Readers interested in knowing what these circumstances might look like will want to review my recent post in which I described the recent settlement in the Renren derivative litigation. Renren is a China-based company organized under the laws of Cayman Islands. Renren shareholders sued certain Renren directors and officers in a derivative lawsuit in New York state court. The trial court judge denied the defendants’ motion to dismiss, finding that numerous wrongful acts had been alleged to have taken place in New York. An intermediate appellate court affirmed the lower court’s ruling. The parties ultimately settled the action for a minimum of $300 million (which is in fact one of the largest derivative lawsuit settlements ever in the U.S.).

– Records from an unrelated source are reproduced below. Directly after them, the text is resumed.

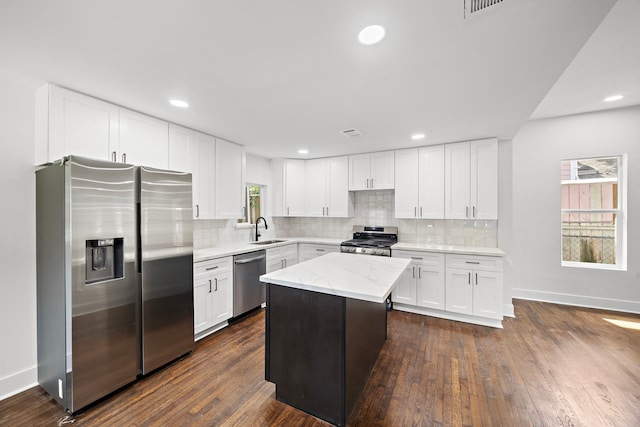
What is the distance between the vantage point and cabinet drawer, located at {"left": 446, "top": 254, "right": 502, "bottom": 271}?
10.8ft

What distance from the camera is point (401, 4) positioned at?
50.4 inches

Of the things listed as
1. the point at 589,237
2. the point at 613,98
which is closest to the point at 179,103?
the point at 613,98

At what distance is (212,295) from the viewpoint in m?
3.04

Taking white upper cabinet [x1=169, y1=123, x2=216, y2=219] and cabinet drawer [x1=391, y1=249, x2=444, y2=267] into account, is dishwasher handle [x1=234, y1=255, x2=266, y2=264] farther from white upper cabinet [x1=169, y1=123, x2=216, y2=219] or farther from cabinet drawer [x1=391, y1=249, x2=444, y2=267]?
cabinet drawer [x1=391, y1=249, x2=444, y2=267]

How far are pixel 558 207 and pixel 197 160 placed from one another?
5.27 m

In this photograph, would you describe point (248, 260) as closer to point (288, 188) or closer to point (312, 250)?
point (312, 250)

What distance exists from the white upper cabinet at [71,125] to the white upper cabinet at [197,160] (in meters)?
0.62

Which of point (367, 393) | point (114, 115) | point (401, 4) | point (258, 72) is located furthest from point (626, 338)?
point (114, 115)

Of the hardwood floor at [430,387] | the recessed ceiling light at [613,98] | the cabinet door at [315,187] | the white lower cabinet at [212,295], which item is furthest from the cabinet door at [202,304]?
the recessed ceiling light at [613,98]

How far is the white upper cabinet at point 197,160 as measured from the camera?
297 cm

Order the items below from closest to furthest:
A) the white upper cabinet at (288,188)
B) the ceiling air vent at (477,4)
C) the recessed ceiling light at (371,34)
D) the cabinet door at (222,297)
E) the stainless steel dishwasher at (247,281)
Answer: the ceiling air vent at (477,4) → the recessed ceiling light at (371,34) → the cabinet door at (222,297) → the stainless steel dishwasher at (247,281) → the white upper cabinet at (288,188)

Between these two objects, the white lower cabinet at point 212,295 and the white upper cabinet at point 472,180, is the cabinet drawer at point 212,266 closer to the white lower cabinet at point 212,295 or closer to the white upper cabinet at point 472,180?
the white lower cabinet at point 212,295

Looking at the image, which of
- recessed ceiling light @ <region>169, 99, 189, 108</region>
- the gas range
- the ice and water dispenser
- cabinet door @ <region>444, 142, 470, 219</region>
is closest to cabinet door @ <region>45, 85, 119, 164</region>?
recessed ceiling light @ <region>169, 99, 189, 108</region>

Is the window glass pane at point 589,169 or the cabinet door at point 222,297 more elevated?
the window glass pane at point 589,169
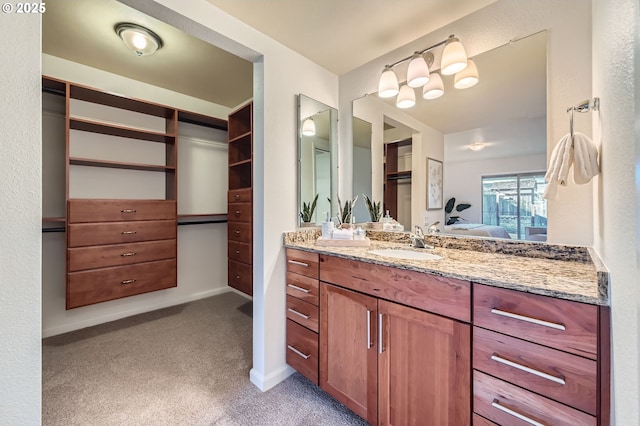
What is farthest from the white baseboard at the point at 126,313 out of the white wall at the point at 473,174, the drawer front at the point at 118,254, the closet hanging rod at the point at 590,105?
the closet hanging rod at the point at 590,105

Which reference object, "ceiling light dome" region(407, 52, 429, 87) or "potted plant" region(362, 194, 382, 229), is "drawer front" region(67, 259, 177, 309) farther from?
"ceiling light dome" region(407, 52, 429, 87)

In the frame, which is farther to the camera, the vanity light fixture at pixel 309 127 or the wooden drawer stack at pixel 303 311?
the vanity light fixture at pixel 309 127

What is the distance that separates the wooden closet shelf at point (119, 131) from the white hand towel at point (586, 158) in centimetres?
317

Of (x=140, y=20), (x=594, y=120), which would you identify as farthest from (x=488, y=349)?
(x=140, y=20)

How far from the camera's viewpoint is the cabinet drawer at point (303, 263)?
1632 mm

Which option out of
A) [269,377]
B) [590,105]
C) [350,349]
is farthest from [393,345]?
[590,105]

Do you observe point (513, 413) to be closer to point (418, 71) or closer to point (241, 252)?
point (418, 71)

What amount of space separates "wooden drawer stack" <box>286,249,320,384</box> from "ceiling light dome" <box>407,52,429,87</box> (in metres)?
1.33

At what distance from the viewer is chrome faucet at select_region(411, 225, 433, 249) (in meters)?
1.70

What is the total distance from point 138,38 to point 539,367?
297 cm

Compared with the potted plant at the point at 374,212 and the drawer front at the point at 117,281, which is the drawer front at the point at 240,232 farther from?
the potted plant at the point at 374,212

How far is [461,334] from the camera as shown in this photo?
101cm

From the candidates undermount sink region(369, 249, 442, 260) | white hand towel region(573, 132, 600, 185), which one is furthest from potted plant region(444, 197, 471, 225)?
white hand towel region(573, 132, 600, 185)
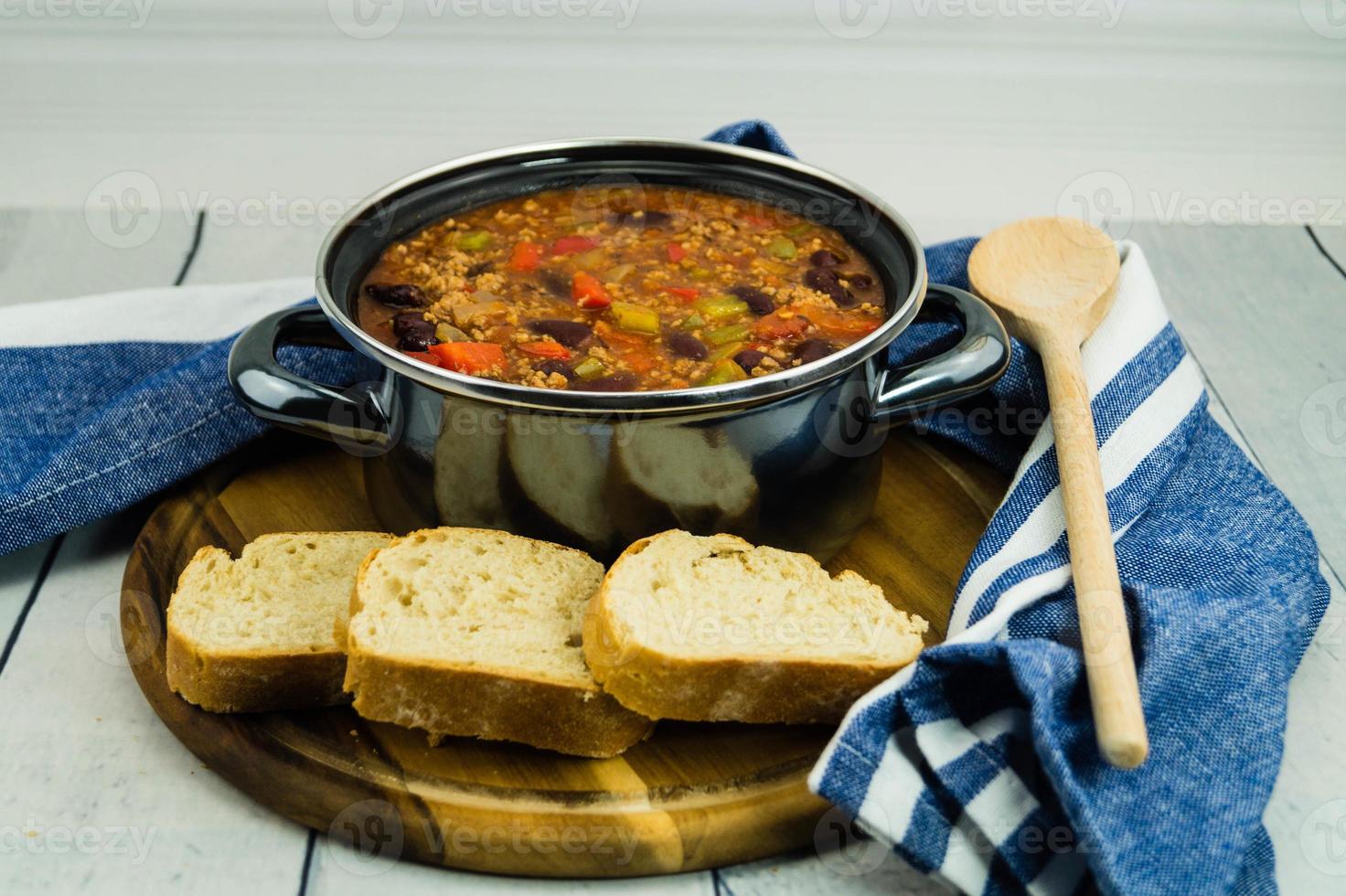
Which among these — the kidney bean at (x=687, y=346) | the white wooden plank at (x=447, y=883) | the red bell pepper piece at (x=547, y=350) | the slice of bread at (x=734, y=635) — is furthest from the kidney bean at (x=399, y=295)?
the white wooden plank at (x=447, y=883)

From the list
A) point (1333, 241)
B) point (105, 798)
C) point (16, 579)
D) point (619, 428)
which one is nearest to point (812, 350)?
point (619, 428)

At a minimum, the Renren case shows that New York derivative suits against directors and officers of non-U.S. companies can in at least certain circumstance survive a motion to dismiss, and potentially could lead to substantial settlements.

 

Notwithstanding examples like the recent Renren lawsuit and settlement, up until now U.S. derivative lawsuits have, according to the white paper, “not been considered a significant exposure for non-U.S. companies and their D&O insurers, and they are rarely taken into consideration in the pricing of non-U.S. firms.”

 

However, the recent spate of New York derivative lawsuit filed against non-U.S. companies shows that U.S. plaintiffs’ law firms “are interested in pursuing derivative claims against D&Os of foreign companies under plaintiff-friendly U.S. litigation rules and in order to cash in on the companies’ D&O insurance program.” As the Renren case itself shows, “the potential size of these claims … can escalate quickly and for underwriters outside the U.S., this type of potential aggregation is something that merits closer attention going forward.”

 

There is no doubt that this recent surge of U.S. derivative litigation against the boards of non-U.S. companies represents a potentially significant development. Indeed, given the Renren lawsuit and settlement, the possibilities of these kinds of lawsuit in the future should not be disregarded or overlooked regardless of what happens to the ten recent derivative lawsuit filings. The white paper is correct that the risk of U.S.-based derivative litigation may not always have been fully taken into account in the underwriting and pricing of non-U.S. companies, and to that extent all of these recent developments are important considerations for D&O insurers considering providing insurance for non-U.S. companies should be taking into account.

 

One comment about the plaintiffs’ liability theories concerning the D&O insurance in their complaints against the various boards of the companies involved. The plaintiffs’ insurance related allegations seem to assume that the D&O insurance policy is an asset that exists for the benefit of the company, as a source of funds to compensate alleged victims of wrongdoing. This way of thinking stands the value proposition of D&O insurance on its head. Companies don’t buy D&O insurance so that there is a source of funds to compensation victims. Rather, companies buy D&O Insurance to protect their directors and officers against the liability claims – that is, against the very kinds of claims the plaintiffs in these cases have asserted against the various companies’ board members. The plaintiffs lawyers may confused about this, but readers of this blog and (I hope) the courts should not.